Firms Eyeing Pol Pot Site as Tourist Draw

Private firms have approached of­­ficials in Oddar Meanchey prov­ince seeking a deal to take control of the cremation site of Khmer Rouge leader Pol Pot, provincial Gov­ernor Pich Sokhin said Wed­nes­­day.

The firms, which Pich Sokhin de­clined to name, have been offering to develop the site where Pol Pot was unceremoniously burned in 1998 in return for collecting en­trance fees from tourists, he said.

However, he added that such a move cannot currently be made, as land ownership in the area in An­long Veng district has not yet been adequately delineated.

“Many companies came to us but we can’t offer it to any company because we have not clearly mapped,” he said.

In a highly controversial move last year, the Choeung Ek “killing fields” outside Phnom Penh were signed over to JC Royal, a private Jap­anese company, which collects entrance fees at the site.

Youk Chhang, director of the Doc­umentation Center of Cam­bo­dia, said Wednesday that historical sites should not be privatized but carefully preserved by the government instead.

“The people in that area have been preserving the Pol Pot site ca­pably by themselves,” he said.

“These sites should be maintained by Cambodians, so that they do not loose their character,” he said, warning that tourism projects at the site could be tacky.

“They have to be very careful: sometimes the Ministry of Tour­ism has this idea of a package tour, with waterfalls and other Cam­bodian sites, that include trips to karaoke…this is not the nature of these places,” he said.

Officials said land-grabbing around the cremation site is threatening its future as a tourist destination.
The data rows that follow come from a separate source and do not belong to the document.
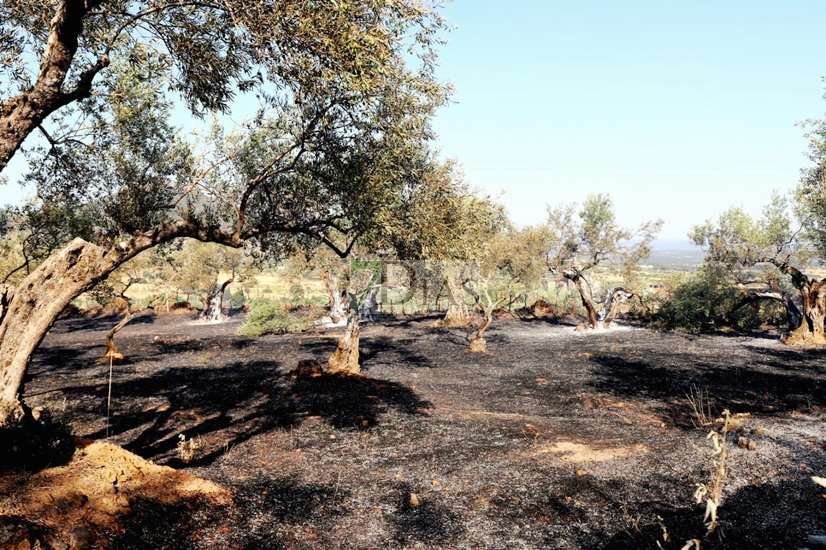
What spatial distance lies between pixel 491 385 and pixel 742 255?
2142 cm

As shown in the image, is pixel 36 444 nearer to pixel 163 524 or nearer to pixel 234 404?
pixel 163 524

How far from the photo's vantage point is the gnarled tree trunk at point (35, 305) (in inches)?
269

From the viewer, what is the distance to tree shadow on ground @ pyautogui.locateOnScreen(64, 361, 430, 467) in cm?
1132

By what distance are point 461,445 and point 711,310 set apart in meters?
27.2

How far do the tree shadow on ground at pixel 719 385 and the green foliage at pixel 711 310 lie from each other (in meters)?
11.0

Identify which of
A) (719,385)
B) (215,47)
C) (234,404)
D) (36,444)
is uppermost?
(215,47)

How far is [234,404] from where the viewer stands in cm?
1404

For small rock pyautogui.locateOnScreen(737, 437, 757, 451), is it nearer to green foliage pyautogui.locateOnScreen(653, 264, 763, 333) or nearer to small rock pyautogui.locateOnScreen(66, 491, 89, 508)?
small rock pyautogui.locateOnScreen(66, 491, 89, 508)

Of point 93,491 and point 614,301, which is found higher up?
point 614,301

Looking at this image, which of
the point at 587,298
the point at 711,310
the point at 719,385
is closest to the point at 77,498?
the point at 719,385

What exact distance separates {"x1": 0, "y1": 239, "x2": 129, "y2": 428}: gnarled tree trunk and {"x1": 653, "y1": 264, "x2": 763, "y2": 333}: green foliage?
31220mm

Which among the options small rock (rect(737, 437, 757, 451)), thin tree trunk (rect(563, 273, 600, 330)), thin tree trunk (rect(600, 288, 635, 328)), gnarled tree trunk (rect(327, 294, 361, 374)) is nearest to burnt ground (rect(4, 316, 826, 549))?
small rock (rect(737, 437, 757, 451))

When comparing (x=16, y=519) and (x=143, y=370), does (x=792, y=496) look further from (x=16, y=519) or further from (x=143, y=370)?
(x=143, y=370)

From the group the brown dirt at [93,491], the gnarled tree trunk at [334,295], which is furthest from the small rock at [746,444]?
the gnarled tree trunk at [334,295]
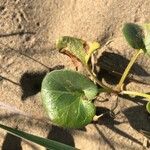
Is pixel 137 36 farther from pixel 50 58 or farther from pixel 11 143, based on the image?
pixel 11 143

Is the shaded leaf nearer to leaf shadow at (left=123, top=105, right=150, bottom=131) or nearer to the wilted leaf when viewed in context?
the wilted leaf

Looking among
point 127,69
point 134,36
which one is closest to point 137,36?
point 134,36

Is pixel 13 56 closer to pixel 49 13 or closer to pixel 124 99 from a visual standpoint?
pixel 49 13

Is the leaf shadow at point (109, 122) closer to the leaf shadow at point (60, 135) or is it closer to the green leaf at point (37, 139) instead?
the leaf shadow at point (60, 135)

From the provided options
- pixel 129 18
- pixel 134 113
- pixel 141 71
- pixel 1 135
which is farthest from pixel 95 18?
pixel 1 135

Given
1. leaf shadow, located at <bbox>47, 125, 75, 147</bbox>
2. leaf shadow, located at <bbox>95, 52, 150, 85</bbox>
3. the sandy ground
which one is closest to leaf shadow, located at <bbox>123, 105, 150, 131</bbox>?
the sandy ground

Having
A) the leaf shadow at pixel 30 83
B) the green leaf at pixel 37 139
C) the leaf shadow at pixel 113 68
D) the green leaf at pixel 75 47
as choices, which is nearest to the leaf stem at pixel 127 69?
the leaf shadow at pixel 113 68
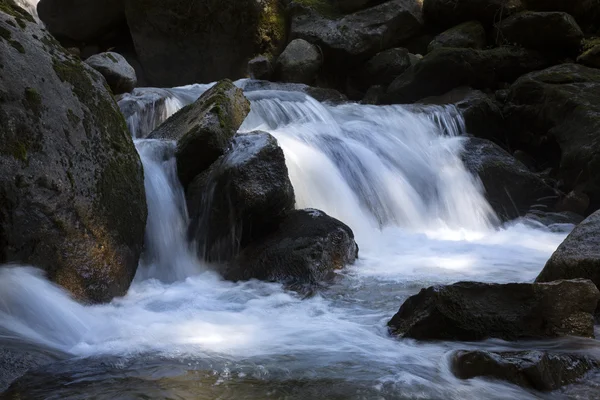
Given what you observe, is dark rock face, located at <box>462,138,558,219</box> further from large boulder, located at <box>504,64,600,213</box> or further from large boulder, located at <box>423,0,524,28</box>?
large boulder, located at <box>423,0,524,28</box>

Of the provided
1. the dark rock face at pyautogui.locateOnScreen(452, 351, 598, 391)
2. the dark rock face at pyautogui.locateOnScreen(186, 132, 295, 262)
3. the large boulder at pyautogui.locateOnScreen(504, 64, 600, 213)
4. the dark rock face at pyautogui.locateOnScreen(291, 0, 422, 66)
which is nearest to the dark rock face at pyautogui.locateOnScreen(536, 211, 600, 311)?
the dark rock face at pyautogui.locateOnScreen(452, 351, 598, 391)

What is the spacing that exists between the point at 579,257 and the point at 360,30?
1077 centimetres

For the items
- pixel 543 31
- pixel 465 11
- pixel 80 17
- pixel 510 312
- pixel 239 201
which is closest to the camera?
pixel 510 312

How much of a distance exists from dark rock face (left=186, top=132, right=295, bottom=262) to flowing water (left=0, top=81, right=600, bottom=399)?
241mm

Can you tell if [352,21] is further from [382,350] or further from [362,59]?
[382,350]

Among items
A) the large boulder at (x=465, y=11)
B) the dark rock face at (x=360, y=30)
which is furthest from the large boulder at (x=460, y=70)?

District residents and people from outside are snapping up the land because they have heard that the government plans to develop it, said Anlong Veng planning officer Long Von.

“The Ministry [of Tourism] wants to find out why the size of the land around Pol Pot’s cremation size is getting small—from seven hec­tares to only 0.7 hec­tares today,” Long Von said.

“The value of land is now similar to Siem Reap province. One meter is a few hundred dollars,” he said. “People are coming from everywhere to live in Anlong Veng.”

Pich Sokhin met with tourism and land management officials on Wednesday to determine how to reclaim land illegally claimed by villagers near the cremation site.

“We would like to inform people that this area is protected for a historical site illustrating the end of Pol Pot’s life,” Tourism Ministry Sec­retary of State Thong Khon said.